Exercise brief
After reading the entries below, copy word for word the lines from the first through the line containing "Q: What species is this?", and stop there.

Supplied information
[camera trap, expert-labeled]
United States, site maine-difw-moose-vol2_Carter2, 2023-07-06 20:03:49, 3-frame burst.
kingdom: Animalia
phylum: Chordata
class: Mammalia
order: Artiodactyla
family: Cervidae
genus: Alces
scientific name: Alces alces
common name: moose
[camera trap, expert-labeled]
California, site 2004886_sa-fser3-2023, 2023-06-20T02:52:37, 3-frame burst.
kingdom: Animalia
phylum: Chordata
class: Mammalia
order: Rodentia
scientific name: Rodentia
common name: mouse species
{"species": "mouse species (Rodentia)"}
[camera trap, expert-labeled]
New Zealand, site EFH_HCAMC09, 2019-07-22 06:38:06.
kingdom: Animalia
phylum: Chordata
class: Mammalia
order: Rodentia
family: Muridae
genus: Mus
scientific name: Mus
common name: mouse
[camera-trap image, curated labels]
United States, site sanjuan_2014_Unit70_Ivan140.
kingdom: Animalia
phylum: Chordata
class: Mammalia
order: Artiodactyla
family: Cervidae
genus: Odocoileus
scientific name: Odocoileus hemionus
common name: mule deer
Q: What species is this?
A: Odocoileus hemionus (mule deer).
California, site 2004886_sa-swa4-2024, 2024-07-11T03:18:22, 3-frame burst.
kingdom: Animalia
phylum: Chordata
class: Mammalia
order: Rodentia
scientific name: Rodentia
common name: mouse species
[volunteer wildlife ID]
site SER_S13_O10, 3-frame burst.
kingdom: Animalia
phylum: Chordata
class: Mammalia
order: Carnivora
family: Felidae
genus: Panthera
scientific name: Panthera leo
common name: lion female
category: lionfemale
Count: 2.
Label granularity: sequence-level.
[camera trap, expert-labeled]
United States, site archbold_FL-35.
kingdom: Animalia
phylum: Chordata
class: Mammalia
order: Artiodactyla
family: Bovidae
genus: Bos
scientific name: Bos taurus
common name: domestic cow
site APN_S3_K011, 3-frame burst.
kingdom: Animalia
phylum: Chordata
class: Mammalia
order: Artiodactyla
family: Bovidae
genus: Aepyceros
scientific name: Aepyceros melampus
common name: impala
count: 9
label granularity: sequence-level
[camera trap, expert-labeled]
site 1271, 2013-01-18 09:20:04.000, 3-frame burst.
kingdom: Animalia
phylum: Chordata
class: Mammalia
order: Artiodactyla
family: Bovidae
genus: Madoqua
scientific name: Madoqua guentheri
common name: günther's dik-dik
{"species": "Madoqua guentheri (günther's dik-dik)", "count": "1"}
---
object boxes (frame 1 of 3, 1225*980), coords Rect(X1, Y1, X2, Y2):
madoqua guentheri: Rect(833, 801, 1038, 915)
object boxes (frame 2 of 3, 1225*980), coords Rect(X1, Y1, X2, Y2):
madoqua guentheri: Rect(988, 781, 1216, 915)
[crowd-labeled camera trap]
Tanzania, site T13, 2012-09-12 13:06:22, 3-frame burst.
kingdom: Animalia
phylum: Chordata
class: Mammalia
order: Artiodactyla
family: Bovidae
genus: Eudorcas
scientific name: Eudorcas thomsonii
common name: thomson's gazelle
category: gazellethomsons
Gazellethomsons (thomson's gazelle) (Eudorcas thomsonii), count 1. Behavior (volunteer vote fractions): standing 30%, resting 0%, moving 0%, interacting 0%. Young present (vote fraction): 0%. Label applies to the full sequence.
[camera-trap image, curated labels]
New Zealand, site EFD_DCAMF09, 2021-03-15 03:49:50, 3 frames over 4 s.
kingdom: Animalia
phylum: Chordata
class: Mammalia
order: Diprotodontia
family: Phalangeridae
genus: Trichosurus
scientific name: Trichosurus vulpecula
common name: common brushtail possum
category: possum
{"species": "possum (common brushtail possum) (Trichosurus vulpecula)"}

Problem solution
[camera trap, expert-labeled]
United States, site maine-difw-moose-vol2_Carter2, 2023-07-06 20:03:49, 3-frame burst.
kingdom: Animalia
phylum: Chordata
class: Mammalia
order: Artiodactyla
family: Cervidae
genus: Alces
scientific name: Alces alces
common name: moose
[camera trap, expert-labeled]
California, site 2004886_sa-fser3-2023, 2023-06-20T02:52:37, 3-frame burst.
kingdom: Animalia
phylum: Chordata
class: Mammalia
order: Rodentia
scientific name: Rodentia
common name: mouse species
{"species": "mouse species (Rodentia)"}
[camera trap, expert-labeled]
New Zealand, site EFH_HCAMC09, 2019-07-22 06:38:06.
kingdom: Animalia
phylum: Chordata
class: Mammalia
order: Rodentia
family: Muridae
genus: Mus
scientific name: Mus
common name: mouse
[camera-trap image, curated labels]
United States, site sanjuan_2014_Unit70_Ivan140.
kingdom: Animalia
phylum: Chordata
class: Mammalia
order: Artiodactyla
family: Cervidae
genus: Odocoileus
scientific name: Odocoileus hemionus
common name: mule deer
Q: What species is this?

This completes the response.